## INPUT ROWS
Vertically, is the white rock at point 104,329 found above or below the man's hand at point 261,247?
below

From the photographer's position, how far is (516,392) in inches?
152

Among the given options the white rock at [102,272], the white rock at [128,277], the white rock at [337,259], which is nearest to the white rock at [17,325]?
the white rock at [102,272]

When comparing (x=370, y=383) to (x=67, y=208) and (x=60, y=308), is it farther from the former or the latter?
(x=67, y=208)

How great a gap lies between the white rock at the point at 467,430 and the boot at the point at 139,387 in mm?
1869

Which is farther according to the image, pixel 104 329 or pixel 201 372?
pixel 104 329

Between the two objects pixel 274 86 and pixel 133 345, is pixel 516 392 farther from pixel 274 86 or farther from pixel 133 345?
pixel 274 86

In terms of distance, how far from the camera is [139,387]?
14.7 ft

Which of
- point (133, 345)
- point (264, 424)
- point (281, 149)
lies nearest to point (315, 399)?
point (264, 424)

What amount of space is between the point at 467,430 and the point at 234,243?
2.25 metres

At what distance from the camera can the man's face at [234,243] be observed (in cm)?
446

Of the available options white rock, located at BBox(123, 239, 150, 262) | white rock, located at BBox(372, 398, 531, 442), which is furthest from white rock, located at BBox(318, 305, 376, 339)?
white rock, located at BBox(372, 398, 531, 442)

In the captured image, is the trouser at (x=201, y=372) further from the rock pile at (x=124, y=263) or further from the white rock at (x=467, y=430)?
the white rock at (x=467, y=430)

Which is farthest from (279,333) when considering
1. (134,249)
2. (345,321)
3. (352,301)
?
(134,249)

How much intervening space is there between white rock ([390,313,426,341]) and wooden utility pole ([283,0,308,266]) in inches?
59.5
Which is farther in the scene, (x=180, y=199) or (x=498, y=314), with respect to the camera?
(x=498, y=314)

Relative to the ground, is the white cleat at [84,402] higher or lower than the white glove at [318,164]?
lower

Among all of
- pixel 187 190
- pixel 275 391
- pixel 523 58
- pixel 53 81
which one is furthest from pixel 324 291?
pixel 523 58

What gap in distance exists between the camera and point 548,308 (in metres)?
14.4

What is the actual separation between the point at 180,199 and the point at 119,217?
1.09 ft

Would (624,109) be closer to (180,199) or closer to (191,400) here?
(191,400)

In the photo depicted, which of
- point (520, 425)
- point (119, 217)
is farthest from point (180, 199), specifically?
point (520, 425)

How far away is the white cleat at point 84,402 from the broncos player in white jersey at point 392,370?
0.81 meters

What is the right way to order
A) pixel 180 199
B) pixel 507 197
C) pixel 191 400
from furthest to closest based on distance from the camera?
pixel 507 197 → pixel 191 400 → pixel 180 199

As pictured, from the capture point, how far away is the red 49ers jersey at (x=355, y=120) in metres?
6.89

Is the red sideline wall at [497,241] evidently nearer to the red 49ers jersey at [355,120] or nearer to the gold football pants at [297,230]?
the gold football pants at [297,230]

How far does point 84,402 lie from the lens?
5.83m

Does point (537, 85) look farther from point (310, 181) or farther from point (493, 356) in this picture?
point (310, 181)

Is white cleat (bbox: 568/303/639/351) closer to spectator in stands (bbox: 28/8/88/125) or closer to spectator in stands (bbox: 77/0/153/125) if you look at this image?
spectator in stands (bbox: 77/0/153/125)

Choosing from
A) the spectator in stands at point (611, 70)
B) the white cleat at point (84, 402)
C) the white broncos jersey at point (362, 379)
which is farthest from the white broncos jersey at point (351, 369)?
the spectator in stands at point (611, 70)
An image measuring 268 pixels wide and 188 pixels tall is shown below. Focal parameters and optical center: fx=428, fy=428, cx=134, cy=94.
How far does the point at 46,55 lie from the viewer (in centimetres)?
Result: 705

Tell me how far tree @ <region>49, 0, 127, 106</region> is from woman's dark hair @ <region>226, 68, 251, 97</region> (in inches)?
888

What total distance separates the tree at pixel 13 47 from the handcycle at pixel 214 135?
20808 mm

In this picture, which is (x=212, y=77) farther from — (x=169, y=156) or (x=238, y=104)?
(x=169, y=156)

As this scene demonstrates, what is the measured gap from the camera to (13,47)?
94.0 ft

## WHAT THE TASK ASKS
Update the rows above so that every "camera" becomes "viewer", and leave everything else unchanged.

## EXERCISE RESPONSE
Vertically, is the white rock at point 104,329 found above or below the man's hand at point 261,247?
below

From the photographer's position, how far is (516,392) in inches?
152

Among the given options the white rock at [102,272], the white rock at [128,277], the white rock at [337,259], which is nearest to the white rock at [17,325]?
the white rock at [102,272]

When comparing (x=370, y=383) to (x=67, y=208) and (x=60, y=308), is it farther from the former or the latter?
(x=67, y=208)

How great a gap lies between the white rock at the point at 467,430 and the boot at the point at 139,387 in mm?
1869

Which is farther according to the image, pixel 104 329 or pixel 201 372?
pixel 104 329

Between the two objects pixel 274 86 and pixel 133 345, is pixel 516 392 farther from pixel 274 86 or farther from pixel 133 345?
pixel 274 86

In terms of distance, how far from the viewer is [139,387]?
14.7 ft

Which of
- point (133, 345)
- point (264, 424)
- point (281, 149)
lies nearest to point (315, 399)?
point (264, 424)

What amount of space is between the point at 467,430 and the point at 234,243?
2.25 metres

At what distance from the viewer can the man's face at [234,243] be observed (in cm)?
446

Of the available options white rock, located at BBox(123, 239, 150, 262) | white rock, located at BBox(372, 398, 531, 442), which is furthest from white rock, located at BBox(318, 305, 376, 339)?
white rock, located at BBox(372, 398, 531, 442)

In the captured image, is the trouser at (x=201, y=372) further from the rock pile at (x=124, y=263) or further from the white rock at (x=467, y=430)?
the white rock at (x=467, y=430)

Which is farthest from (279,333) when considering
1. (134,249)
2. (345,321)
3. (352,301)
?
(134,249)

How much intervening space is there between white rock ([390,313,426,341]) and wooden utility pole ([283,0,308,266]) in inches?
59.5
Which is farther in the scene, (x=180, y=199) or (x=498, y=314), with respect to the viewer?
(x=498, y=314)

Relative to the ground, is the white cleat at [84,402] higher or lower than the white glove at [318,164]?
lower

Among all of
- pixel 187 190
- pixel 275 391
- pixel 523 58
- pixel 53 81
which one is furthest from pixel 324 291?
pixel 523 58

What gap in distance exists between the viewer and point 548,308 (in metres)?
14.4

What is the actual separation between the point at 180,199 and the point at 119,217?
1.09 ft

Would (624,109) be closer to (180,199) or closer to (191,400) here?
(191,400)

In the photo depicted, which of
- point (520, 425)
- point (119, 217)
is farthest from point (180, 199), specifically?
point (520, 425)

How far away is the white cleat at point 84,402 from the broncos player in white jersey at point 392,370?
0.81 meters

What is the right way to order
A) pixel 180 199
B) pixel 507 197
C) pixel 191 400
from furthest to closest based on distance from the viewer?
pixel 507 197 → pixel 191 400 → pixel 180 199

As pictured, from the capture point, how far away is the red 49ers jersey at (x=355, y=120) in metres?
6.89

Is the red sideline wall at [497,241] evidently nearer to the red 49ers jersey at [355,120] or nearer to the gold football pants at [297,230]?
the gold football pants at [297,230]

How far does point 84,402 lie from the lens?
5.83m

Does point (537, 85) look farther from point (310, 181) or farther from point (493, 356) in this picture?
point (310, 181)

Is white cleat (bbox: 568/303/639/351) closer to spectator in stands (bbox: 28/8/88/125) or closer to spectator in stands (bbox: 77/0/153/125) if you look at this image?
spectator in stands (bbox: 77/0/153/125)

Choosing from
A) the spectator in stands at point (611, 70)
B) the white cleat at point (84, 402)
C) the white broncos jersey at point (362, 379)
which is farthest from the white broncos jersey at point (351, 369)?
the spectator in stands at point (611, 70)
An image measuring 268 pixels wide and 188 pixels tall is shown below. Focal parameters and optical center: fx=428, fy=428, cx=134, cy=94.
How far does the point at 46,55 lie from the viewer (in centimetres)?
Result: 705

Tell me how far tree @ <region>49, 0, 127, 106</region> is from woman's dark hair @ <region>226, 68, 251, 97</region> (in inches)?
888

What total distance separates the tree at pixel 13 47 from the handcycle at pixel 214 135?
20808 mm

In this picture, which is (x=212, y=77) farther from — (x=169, y=156) or (x=238, y=104)?
(x=169, y=156)

As this scene demonstrates, what is the measured gap from the viewer to (13,47)?
94.0 ft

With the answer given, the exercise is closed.